- Requisitos das tarefas
• 1. De acordo com o texto, para qual cargo Calígula nomeou seu cavalo?
• 2. Repita a parte do texto entre "A estratégia dos" e "dorée de l'esprit divin?", inclusive.
• 3. Resuma o texto em duas frases.

- Seção do texto
__________________________________________________
A estratégia dos ilustres imortais me parece equivocada e mesquinha. Ora! Por que não aproveitar para enredar os dois hereges, promover sua sagração e ordená-los, no misterioso, idílico, delirante e narcísico mundo das letras? Nesse Sanctum Sanctorum? Nesse Jardim de Hespérides? Já que Il n'y a rien d'autre au monde que l'Eternité dorée de l'esprit divin?

Quem é que não se lembra que Calígula, o grande Imperador de Roma, nomeou seu cavalo como cônsul da Bitínia? E do incêndio da Biblioteca de Alexandria que, segundo especialistas, os prováveis responsáveis pela destruição - daquela que abrigava o principal acervo do mundo -, teria sido a igreja católica ou a invasão dos muçulmanos, para quem, além do Corão, o resto dos livros eram inúteis?

Pensei na biblioteca de Hitler, que suplantaria as de nossos bem-aventurados professores, juntas. Também no Dom Quijote, ele que teria enlouquecido de tantas leituras e que teve a biblioteca queimada por um padre e por um barbeiro... E que inventou um amor platônico por Dulcinéia (mulher imaginária) de quem deveria salvar a honra... tudo como pretexto para sair pelo mundo lutando com inimigos, também imaginários...
__________________________________________________
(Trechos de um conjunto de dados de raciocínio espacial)
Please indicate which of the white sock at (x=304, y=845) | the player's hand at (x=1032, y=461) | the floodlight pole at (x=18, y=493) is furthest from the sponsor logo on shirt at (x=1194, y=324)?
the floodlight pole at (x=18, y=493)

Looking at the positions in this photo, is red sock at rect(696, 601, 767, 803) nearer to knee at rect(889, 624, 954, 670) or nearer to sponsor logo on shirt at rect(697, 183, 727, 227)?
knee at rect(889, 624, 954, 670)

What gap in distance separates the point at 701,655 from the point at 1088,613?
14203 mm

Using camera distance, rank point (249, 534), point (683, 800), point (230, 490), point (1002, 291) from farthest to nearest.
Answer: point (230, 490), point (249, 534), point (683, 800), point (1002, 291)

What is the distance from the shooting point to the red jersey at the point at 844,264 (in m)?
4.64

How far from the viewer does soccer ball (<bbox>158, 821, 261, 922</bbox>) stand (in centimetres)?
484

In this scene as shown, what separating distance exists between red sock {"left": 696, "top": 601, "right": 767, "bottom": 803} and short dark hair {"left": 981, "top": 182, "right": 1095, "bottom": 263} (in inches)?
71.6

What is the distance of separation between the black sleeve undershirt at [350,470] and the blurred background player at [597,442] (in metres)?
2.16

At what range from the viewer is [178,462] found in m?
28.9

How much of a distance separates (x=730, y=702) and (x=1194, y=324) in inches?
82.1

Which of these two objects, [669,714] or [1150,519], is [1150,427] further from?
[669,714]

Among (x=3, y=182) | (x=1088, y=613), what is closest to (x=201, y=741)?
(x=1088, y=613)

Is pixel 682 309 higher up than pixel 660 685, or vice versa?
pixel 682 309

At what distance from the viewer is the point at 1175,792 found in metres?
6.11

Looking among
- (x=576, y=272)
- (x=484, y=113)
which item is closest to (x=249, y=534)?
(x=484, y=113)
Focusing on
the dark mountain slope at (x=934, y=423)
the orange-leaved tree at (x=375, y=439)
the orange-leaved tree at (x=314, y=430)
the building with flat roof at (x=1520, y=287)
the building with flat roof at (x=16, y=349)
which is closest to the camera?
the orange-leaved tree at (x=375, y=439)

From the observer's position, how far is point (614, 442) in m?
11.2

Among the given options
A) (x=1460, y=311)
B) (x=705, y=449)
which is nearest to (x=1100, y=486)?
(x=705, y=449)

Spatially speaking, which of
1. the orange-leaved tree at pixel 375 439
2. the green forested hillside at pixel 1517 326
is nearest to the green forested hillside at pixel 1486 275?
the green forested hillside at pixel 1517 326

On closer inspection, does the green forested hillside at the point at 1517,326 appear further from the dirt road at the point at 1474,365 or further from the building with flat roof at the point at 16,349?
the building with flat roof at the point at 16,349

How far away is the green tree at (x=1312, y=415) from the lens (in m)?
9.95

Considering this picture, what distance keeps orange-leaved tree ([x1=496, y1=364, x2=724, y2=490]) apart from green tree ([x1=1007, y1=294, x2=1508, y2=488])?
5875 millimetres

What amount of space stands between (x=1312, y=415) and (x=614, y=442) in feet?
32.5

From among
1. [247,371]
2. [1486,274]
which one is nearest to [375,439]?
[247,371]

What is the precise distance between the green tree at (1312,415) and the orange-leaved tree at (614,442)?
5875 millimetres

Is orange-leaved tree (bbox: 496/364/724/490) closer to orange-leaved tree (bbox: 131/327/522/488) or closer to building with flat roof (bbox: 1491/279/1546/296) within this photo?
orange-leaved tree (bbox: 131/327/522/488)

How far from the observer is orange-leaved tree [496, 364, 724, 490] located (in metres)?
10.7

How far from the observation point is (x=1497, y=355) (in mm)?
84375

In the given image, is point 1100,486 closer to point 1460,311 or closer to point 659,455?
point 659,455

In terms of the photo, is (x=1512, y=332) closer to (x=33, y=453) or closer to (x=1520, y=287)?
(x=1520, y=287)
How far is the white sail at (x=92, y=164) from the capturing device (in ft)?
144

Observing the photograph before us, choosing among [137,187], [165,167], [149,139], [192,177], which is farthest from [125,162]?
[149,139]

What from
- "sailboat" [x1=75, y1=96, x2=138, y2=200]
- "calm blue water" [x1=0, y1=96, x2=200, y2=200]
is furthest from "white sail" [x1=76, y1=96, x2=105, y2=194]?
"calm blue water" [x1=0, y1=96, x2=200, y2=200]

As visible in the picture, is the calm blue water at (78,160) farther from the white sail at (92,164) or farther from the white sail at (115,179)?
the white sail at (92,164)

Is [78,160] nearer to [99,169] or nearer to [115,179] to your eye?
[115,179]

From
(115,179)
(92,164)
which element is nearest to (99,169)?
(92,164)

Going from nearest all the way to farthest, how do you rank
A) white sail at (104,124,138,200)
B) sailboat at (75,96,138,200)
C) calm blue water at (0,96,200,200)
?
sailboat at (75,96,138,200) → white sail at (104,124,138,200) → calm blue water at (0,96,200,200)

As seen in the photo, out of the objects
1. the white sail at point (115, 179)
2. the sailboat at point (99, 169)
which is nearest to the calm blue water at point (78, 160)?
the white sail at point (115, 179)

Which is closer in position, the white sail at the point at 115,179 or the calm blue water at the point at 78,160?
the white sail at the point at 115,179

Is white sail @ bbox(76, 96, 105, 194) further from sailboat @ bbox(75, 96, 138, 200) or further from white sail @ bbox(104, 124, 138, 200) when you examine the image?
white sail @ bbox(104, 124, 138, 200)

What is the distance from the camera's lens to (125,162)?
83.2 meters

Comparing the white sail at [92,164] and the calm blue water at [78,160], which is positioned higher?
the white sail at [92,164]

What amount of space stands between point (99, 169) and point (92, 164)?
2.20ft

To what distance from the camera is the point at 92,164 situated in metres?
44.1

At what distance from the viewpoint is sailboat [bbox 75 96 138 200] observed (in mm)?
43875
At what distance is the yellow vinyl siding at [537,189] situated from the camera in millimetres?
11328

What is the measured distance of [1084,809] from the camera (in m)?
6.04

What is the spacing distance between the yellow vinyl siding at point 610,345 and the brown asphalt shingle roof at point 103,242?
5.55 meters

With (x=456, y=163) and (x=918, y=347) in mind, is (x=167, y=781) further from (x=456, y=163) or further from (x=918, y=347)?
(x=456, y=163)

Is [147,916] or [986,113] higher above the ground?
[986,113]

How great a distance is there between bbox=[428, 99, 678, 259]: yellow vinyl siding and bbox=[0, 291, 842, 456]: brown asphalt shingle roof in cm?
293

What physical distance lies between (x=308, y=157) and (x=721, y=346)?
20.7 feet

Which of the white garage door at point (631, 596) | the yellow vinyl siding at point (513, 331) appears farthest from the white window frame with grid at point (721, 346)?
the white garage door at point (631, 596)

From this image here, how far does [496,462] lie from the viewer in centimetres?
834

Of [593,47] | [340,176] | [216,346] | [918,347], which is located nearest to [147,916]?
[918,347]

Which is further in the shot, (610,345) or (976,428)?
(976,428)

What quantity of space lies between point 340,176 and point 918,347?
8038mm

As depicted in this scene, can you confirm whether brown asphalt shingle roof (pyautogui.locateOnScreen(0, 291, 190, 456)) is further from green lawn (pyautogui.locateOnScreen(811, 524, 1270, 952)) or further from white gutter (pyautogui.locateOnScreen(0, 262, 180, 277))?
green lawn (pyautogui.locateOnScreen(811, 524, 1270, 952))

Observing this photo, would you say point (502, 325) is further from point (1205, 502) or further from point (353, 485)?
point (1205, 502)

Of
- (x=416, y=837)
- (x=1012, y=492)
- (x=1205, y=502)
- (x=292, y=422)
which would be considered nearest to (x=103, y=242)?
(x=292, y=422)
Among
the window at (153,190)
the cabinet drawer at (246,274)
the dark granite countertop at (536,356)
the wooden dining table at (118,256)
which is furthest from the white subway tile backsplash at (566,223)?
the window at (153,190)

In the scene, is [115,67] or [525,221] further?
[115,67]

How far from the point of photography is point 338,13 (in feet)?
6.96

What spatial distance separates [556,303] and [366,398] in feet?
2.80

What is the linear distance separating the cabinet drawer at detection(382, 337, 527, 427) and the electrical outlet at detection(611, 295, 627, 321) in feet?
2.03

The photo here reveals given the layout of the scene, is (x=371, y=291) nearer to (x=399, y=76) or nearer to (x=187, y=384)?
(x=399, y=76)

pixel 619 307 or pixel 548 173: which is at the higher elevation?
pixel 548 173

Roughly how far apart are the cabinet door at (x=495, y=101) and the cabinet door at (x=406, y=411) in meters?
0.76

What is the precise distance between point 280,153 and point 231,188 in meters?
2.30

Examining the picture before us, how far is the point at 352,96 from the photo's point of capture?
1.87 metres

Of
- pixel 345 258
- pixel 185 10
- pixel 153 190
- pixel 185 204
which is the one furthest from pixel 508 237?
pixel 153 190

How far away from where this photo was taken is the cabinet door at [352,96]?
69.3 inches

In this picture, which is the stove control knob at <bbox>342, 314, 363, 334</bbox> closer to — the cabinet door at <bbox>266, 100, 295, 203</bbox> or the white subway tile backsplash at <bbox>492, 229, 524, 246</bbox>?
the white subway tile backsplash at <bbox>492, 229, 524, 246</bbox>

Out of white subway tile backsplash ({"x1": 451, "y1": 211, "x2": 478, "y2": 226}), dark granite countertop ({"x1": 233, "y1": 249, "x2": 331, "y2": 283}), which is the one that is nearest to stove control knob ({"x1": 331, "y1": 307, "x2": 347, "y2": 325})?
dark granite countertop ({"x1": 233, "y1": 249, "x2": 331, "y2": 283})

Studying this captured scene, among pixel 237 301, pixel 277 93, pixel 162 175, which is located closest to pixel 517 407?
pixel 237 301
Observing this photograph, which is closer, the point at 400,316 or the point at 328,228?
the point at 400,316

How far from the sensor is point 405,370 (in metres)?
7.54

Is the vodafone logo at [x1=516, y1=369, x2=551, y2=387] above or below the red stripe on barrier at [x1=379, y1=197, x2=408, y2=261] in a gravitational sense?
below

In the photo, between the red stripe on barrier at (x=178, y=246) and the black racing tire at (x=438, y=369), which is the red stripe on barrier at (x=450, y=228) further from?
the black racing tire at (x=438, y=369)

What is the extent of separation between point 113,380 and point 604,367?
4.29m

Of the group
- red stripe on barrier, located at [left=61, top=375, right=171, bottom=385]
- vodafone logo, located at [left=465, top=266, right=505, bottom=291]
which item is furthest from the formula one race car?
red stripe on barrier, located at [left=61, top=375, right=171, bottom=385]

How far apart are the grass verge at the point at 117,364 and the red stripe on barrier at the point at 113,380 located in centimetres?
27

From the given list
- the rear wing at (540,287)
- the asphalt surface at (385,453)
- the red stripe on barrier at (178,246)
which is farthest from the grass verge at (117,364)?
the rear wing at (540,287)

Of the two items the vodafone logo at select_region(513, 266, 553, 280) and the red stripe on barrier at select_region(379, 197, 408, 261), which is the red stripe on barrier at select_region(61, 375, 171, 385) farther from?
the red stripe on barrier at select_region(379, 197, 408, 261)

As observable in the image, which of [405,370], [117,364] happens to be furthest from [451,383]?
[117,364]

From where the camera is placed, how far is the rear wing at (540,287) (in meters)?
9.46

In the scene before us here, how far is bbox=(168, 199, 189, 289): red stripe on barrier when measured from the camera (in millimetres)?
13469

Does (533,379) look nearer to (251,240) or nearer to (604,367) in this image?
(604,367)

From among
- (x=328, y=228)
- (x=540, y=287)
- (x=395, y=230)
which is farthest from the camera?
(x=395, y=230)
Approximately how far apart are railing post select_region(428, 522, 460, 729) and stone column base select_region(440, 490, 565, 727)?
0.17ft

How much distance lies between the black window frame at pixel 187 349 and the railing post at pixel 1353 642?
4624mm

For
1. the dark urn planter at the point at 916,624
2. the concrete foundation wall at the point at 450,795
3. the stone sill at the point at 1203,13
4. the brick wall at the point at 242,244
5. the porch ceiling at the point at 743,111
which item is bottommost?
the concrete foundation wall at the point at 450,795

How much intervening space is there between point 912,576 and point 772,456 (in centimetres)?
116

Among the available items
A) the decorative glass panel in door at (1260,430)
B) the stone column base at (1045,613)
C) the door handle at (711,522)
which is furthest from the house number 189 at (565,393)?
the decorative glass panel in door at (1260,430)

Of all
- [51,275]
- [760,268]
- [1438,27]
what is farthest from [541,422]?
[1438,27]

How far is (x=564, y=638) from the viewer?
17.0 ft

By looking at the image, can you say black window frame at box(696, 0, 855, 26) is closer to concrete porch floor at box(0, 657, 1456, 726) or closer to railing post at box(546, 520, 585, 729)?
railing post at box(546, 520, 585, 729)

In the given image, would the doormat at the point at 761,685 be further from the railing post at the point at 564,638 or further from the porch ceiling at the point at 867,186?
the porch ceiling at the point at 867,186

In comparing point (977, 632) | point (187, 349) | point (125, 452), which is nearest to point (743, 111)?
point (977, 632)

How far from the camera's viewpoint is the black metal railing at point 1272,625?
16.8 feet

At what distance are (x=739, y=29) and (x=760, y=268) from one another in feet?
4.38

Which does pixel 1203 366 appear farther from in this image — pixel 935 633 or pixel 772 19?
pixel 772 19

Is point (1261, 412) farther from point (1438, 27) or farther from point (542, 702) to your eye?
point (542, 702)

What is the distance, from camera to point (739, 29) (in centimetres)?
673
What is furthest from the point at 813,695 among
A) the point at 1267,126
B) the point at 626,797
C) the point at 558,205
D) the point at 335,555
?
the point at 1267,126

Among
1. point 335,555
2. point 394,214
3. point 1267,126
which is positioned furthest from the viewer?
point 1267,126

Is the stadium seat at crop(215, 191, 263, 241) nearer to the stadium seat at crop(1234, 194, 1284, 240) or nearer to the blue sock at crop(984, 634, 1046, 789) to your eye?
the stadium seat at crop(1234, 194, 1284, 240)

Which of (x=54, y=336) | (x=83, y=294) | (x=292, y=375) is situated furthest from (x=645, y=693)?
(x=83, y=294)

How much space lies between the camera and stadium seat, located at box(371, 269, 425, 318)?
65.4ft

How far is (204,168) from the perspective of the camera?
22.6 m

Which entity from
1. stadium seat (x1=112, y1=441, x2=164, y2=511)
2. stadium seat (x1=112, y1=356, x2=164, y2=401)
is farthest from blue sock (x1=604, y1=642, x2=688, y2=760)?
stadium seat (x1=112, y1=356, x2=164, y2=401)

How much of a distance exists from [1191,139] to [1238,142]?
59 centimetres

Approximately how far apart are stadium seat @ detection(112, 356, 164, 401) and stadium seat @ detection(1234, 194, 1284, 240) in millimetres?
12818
__________________________________________________
- Respostas por tarefa
• 1. Cônsul da Bitínia.

• 2.
A estratégia dos ilustres imortais me parece equivocada e mesquinha. Ora! Por que não aproveitar para enredar os dois hereges, promover sua sagração e ordená-los, no misterioso, idílico, delirante e narcísico mundo das letras? Nesse Sanctum Sanctorum? Nesse Jardim de Hespérides? Já que Il n'y a rien d'autre au monde que l'Eternité dorée de l'esprit divin?

• 3. O texto considera equivocada e mesquinha a estratégia dos ilustres imortais e pergunta por que não acolher os dois hereges no mundo das letras. Em seguida, lembra Calígula, que nomeou seu cavalo cônsul da Bitínia, o incêndio da Biblioteca de Alexandria, a biblioteca de Hitler e Dom Quijote, que teve a biblioteca queimada por um padre e por um barbeiro.